Think you’re not on Twitter? Think again…

Some time back, following the trend set by #stocktwits, #twitter introduced a $cashtag.  For those daunted by the concept of Twitter (let alone the $cashtag) we take a moment here to demystify the cashtag feature and provide some simple tips on how to be more across what’s being said about your company on twitter, because despite whether you’re participating in social media conversation about your company, it’s most likely occurring anyway.

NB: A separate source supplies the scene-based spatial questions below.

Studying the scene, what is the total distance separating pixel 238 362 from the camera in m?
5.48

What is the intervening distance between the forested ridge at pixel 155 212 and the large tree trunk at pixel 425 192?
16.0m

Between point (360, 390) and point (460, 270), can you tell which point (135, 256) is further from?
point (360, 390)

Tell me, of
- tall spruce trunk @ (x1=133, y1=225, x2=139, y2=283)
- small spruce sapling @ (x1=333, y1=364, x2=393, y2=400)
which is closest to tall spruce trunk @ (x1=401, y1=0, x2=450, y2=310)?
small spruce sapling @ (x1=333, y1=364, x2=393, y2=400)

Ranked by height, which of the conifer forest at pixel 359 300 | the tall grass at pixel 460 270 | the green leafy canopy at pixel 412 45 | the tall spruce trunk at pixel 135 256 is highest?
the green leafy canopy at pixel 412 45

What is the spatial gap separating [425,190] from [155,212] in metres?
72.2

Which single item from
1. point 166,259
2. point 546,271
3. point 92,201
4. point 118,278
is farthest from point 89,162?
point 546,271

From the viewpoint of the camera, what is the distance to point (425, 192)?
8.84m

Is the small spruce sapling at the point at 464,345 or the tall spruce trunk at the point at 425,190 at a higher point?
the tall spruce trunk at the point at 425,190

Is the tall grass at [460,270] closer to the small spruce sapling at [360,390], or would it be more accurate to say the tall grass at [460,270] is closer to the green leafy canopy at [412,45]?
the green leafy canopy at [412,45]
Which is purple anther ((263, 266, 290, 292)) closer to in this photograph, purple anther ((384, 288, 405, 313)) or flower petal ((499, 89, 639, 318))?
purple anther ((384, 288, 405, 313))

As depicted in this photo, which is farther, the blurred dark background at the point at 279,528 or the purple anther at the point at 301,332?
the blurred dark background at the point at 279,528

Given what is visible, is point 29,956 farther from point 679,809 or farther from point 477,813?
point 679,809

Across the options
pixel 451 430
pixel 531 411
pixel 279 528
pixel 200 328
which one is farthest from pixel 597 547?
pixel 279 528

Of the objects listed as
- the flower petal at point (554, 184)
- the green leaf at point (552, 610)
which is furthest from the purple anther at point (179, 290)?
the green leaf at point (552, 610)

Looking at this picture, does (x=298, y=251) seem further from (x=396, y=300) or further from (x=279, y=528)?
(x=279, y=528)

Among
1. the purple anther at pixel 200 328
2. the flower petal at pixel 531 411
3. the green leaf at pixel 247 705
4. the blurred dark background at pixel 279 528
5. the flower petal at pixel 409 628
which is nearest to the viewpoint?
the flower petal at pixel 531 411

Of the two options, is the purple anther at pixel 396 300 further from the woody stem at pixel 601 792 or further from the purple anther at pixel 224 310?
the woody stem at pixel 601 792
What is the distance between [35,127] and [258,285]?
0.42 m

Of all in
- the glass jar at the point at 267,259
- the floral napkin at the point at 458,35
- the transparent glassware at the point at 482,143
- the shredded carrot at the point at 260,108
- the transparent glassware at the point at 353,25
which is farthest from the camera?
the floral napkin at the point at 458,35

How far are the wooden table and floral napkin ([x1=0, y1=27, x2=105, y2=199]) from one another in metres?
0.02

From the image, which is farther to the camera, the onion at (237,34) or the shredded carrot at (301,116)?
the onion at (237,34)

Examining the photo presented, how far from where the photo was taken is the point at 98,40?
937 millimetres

Many ASX listed clients of IRM are already actively engaging with investors through Twitter, using IRM Newsroom to publish their announcements there.

However, even if you “don’t  use Twitter” – you most likely are already on the forum. This is because if you’re a publicly listed company, with interested shareholders or under the scrutiny of media, you’re probably already being discussed.


Checking Twitter conversations

One way to find references where your company is being discussed is to look for a Cashtag, – a little symbol, where a ticker code is preceded by a $ sign. In the case of IRM client, Primary Healthcare, their cashtag would look like this: $PRY. The cashtag is like the conventional hashtag, where users insert a hash, or pound symbol: # in front of an important term or phrase – eg. #primaryhealthcare or #investorrelations, and the cashtag is used to specifically highlight news about particular stocks.

Many financial users are now routinely tweeting using cashtags. For example, Commsec tweets several times a day and every time they mention a stock they give it a cashtag. So almost certainly, a search of an ASX listed company’s cashtag on Twitter will reveal a number of posts. In the pic below, we searched Twitter using the code $PRY and found a list of references to Primary Healthcare, including one from Commsec, where they’ve used the cashtag to highlight and categorise their post:

Note how the top two posts actually relate to a company called Prysmian SpA, an Italian entity with the same ticker? This is a relatively common problem, where duplicate tickers are used across multiple exchanges. One easy way to differentiate between companies listed on different exchanges is to use the exchange convention when posting your cashtag. For example, here the posters could have used $PRY.AX to indicate that they were referring to Primary Healthcare, listed on the ASX.

If you are posting about your own company, and know that your ticker is shared with other companies on different exchanges, we’d recommend applying the .AX extension after your ticker – so it reads $XYZ.AX.


Why use cashtags?

Twitter introduced this functionality in July 2012 as a means of tracking investor- focused updates and it has since been used by the investor community online to save time when searching for updates regarding specific listed companies. This is what Twitter said when announcing the use of “cashtags”:

“When you’re talking about a publicly-traded company on Twitter, make sure you remember to use their new clickable stock tag. It’s also being called a “cashtag,” by some Twitter users. Whatever you call it, Twitter’s new hashtag functionality for stock symbols means that users can view streams of tweets about certain companies’ stock with ease. The cashtags work like hashtags in that they are highlighted blue and clickable. Instead of the “#” that precedes normal hashtags, “$” precedes the cashtags.”


Cashtag fast facts

  • Cashtags were created so that users could more easily categorise and find stock news for a specific company or ticker symbol
  • Cashtag tweets can be used to derive new insights about stocks and companies if we know how to mine the data correctly.

Essentially, cashtags are a distinct way of listing updates regarding news and financial data for a specific company and making these posts easily searchable for quick review.  You can search for and click on ticker symbols like $BHP or $BHP.AX within Twitter, to see search results about stocks and companies of interest.


Want to include cashtags in your Twitter posts?

Here are some suggestions on how you can do so:

  1. Set up or activate your Twitter account
  2. Choose a cashtag to use – eg. $PRY for Primary.
  3. Set up IRM Newsroom to post your (selected) ASX Announcements to your Twitter account using your cashtag
  4. In tandem, suggest to your contacts (such as analysts / reporters), who might be tweeting about you that they use the cashtag.
  5. Take a look at your cashtag every so often to see what your overall voice looks like on Twitter.
    You may also like to consider encouraging investors to use your cashtag by noting it within your ASX announcements and other investor materials

Including cashtags to your Twitter posts as a default is something IRM can quickly and easily assist with via settings in our Newsroom product.


Get started today

Need a hand getting started?  Get in touch with our Client Relations Team via email: or phone: +61 2 8705 5444. Or visit for more detail.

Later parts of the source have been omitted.